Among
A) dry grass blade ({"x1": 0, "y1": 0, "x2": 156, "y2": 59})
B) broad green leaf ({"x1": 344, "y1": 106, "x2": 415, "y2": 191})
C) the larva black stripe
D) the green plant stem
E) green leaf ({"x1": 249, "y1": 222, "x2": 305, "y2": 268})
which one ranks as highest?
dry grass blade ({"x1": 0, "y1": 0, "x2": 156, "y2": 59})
-=-=-
STATED TASK: Retype the data above word for word, keeping every line, bracket, and number unchanged.

CORRECT ANSWER:
Among
A) dry grass blade ({"x1": 0, "y1": 0, "x2": 156, "y2": 59})
B) broad green leaf ({"x1": 344, "y1": 106, "x2": 415, "y2": 191})
C) the larva black stripe
D) the green plant stem
E) green leaf ({"x1": 249, "y1": 222, "x2": 305, "y2": 268})
which one ranks as highest?
dry grass blade ({"x1": 0, "y1": 0, "x2": 156, "y2": 59})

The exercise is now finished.